The Agreement is filed as Exhibit 1.1 to this Report. The description of the Agreement does not purport to be complete and is qualified in its entirety by reference to the Agreement filed herewith as an exhibit to this Report.

 

ITEM 9.01. Financial Statements And Exhibits.

 

(d) Exhibits.

 

Exhibit Description
   
1.1 ATM Equity Offering Sales Agreement, dated August 1, 2016, between Weingarten Realty Investors, on one hand, and Robert W. Baird & Co. Incorporated, BB&T Capital Markets, a division of BB&T Securities, LLC, BTIG, LLC, Capital One Securities, Inc., Jefferies LLC, Scotia Capital (USA) Inc. and Wells Fargo Securities, LLC, on the other hand.
   
5.1  Opinion of Dentons US LLP as to the legality of the securities being registered.
   
23.1  Consent of Dentons US LLP (included in Exhibit 5.1 hereto).

 

 

 

 

SIGNATURES

 

Pursuant to the requirements of the Securities Exchange Act of 1934, as amended, the registrant has duly caused this report to be signed on its behalf by the undersigned hereunto duly authorized.

 

Date: August 2, 2016 WEINGARTEN REALTY INVESTORS
     
     
  By: /s/ Joe D. Shafer          
  Joe D. Shafer  
  Senior Vice President/  
  Chief Accounting Officer  

 

 

 

 

EXHIBIT INDEX

 

Exhibit Description
   
1.1 ATM Equity Offering Sales Agreement, dated August 1, 2016, between Weingarten Realty Investors, on one hand, and Robert W. Baird & Co.
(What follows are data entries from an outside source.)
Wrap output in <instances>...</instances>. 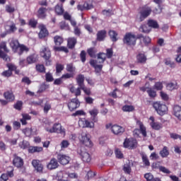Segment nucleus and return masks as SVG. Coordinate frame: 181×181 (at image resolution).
<instances>
[{
  "label": "nucleus",
  "mask_w": 181,
  "mask_h": 181,
  "mask_svg": "<svg viewBox=\"0 0 181 181\" xmlns=\"http://www.w3.org/2000/svg\"><path fill=\"white\" fill-rule=\"evenodd\" d=\"M106 59H107V55L105 54V53L100 52L98 54L97 61L94 59H91L90 61V66H92V67H94L96 73L101 72V70H103V63L105 62Z\"/></svg>",
  "instance_id": "f257e3e1"
},
{
  "label": "nucleus",
  "mask_w": 181,
  "mask_h": 181,
  "mask_svg": "<svg viewBox=\"0 0 181 181\" xmlns=\"http://www.w3.org/2000/svg\"><path fill=\"white\" fill-rule=\"evenodd\" d=\"M137 128L139 129H135L133 131V135L135 138H139V135H141L144 137L146 138L148 136L146 133V127L145 125H144V123L141 122L140 120H136V124Z\"/></svg>",
  "instance_id": "f03ea898"
},
{
  "label": "nucleus",
  "mask_w": 181,
  "mask_h": 181,
  "mask_svg": "<svg viewBox=\"0 0 181 181\" xmlns=\"http://www.w3.org/2000/svg\"><path fill=\"white\" fill-rule=\"evenodd\" d=\"M106 129H111V132L114 135H122L125 132V128L118 124H112L108 123L105 125Z\"/></svg>",
  "instance_id": "7ed1b4c3"
},
{
  "label": "nucleus",
  "mask_w": 181,
  "mask_h": 181,
  "mask_svg": "<svg viewBox=\"0 0 181 181\" xmlns=\"http://www.w3.org/2000/svg\"><path fill=\"white\" fill-rule=\"evenodd\" d=\"M153 107L158 115H165L168 112V106L162 102H155Z\"/></svg>",
  "instance_id": "20e7f679"
},
{
  "label": "nucleus",
  "mask_w": 181,
  "mask_h": 181,
  "mask_svg": "<svg viewBox=\"0 0 181 181\" xmlns=\"http://www.w3.org/2000/svg\"><path fill=\"white\" fill-rule=\"evenodd\" d=\"M123 42L127 46H135L136 45V35L132 33H127L124 37Z\"/></svg>",
  "instance_id": "39448f33"
},
{
  "label": "nucleus",
  "mask_w": 181,
  "mask_h": 181,
  "mask_svg": "<svg viewBox=\"0 0 181 181\" xmlns=\"http://www.w3.org/2000/svg\"><path fill=\"white\" fill-rule=\"evenodd\" d=\"M78 139L81 144H83L85 146H88V148H91L93 146V142L90 139V137L87 136V134L83 132L78 136Z\"/></svg>",
  "instance_id": "423d86ee"
},
{
  "label": "nucleus",
  "mask_w": 181,
  "mask_h": 181,
  "mask_svg": "<svg viewBox=\"0 0 181 181\" xmlns=\"http://www.w3.org/2000/svg\"><path fill=\"white\" fill-rule=\"evenodd\" d=\"M151 13H152V8L151 7H144L140 11V17L138 18L139 22L145 21Z\"/></svg>",
  "instance_id": "0eeeda50"
},
{
  "label": "nucleus",
  "mask_w": 181,
  "mask_h": 181,
  "mask_svg": "<svg viewBox=\"0 0 181 181\" xmlns=\"http://www.w3.org/2000/svg\"><path fill=\"white\" fill-rule=\"evenodd\" d=\"M78 153L81 156V159L83 162H86L87 163L91 162V156L83 147L78 151Z\"/></svg>",
  "instance_id": "6e6552de"
},
{
  "label": "nucleus",
  "mask_w": 181,
  "mask_h": 181,
  "mask_svg": "<svg viewBox=\"0 0 181 181\" xmlns=\"http://www.w3.org/2000/svg\"><path fill=\"white\" fill-rule=\"evenodd\" d=\"M123 145L125 148H127V149H135L138 145V141L134 138L126 139Z\"/></svg>",
  "instance_id": "1a4fd4ad"
},
{
  "label": "nucleus",
  "mask_w": 181,
  "mask_h": 181,
  "mask_svg": "<svg viewBox=\"0 0 181 181\" xmlns=\"http://www.w3.org/2000/svg\"><path fill=\"white\" fill-rule=\"evenodd\" d=\"M93 122H90L88 119H80L78 120V125L81 127V128H90L93 129L95 127Z\"/></svg>",
  "instance_id": "9d476101"
},
{
  "label": "nucleus",
  "mask_w": 181,
  "mask_h": 181,
  "mask_svg": "<svg viewBox=\"0 0 181 181\" xmlns=\"http://www.w3.org/2000/svg\"><path fill=\"white\" fill-rule=\"evenodd\" d=\"M52 131V134H61V135H66V129H64L60 123L54 124Z\"/></svg>",
  "instance_id": "9b49d317"
},
{
  "label": "nucleus",
  "mask_w": 181,
  "mask_h": 181,
  "mask_svg": "<svg viewBox=\"0 0 181 181\" xmlns=\"http://www.w3.org/2000/svg\"><path fill=\"white\" fill-rule=\"evenodd\" d=\"M69 109L70 111H74L76 108L80 107V102L77 98L72 99L68 104Z\"/></svg>",
  "instance_id": "f8f14e48"
},
{
  "label": "nucleus",
  "mask_w": 181,
  "mask_h": 181,
  "mask_svg": "<svg viewBox=\"0 0 181 181\" xmlns=\"http://www.w3.org/2000/svg\"><path fill=\"white\" fill-rule=\"evenodd\" d=\"M57 160L61 165H67L70 162V157L64 154H59L57 156Z\"/></svg>",
  "instance_id": "ddd939ff"
},
{
  "label": "nucleus",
Incorporated, BB&T Capital Markets, a division of BB&T Securities, LLC, BTIG, LLC, Capital One Securities, Inc., Jefferies LLC, Scotia Capital (USA) Inc. and Wells Fargo Securities, LLC, on the other hand.
   
5.1  Opinion of Dentons US LLP as to the legality of the securities being registered.
   
23.1  Consent of Dentons US LLP (included in Exhibit 5.1 hereto).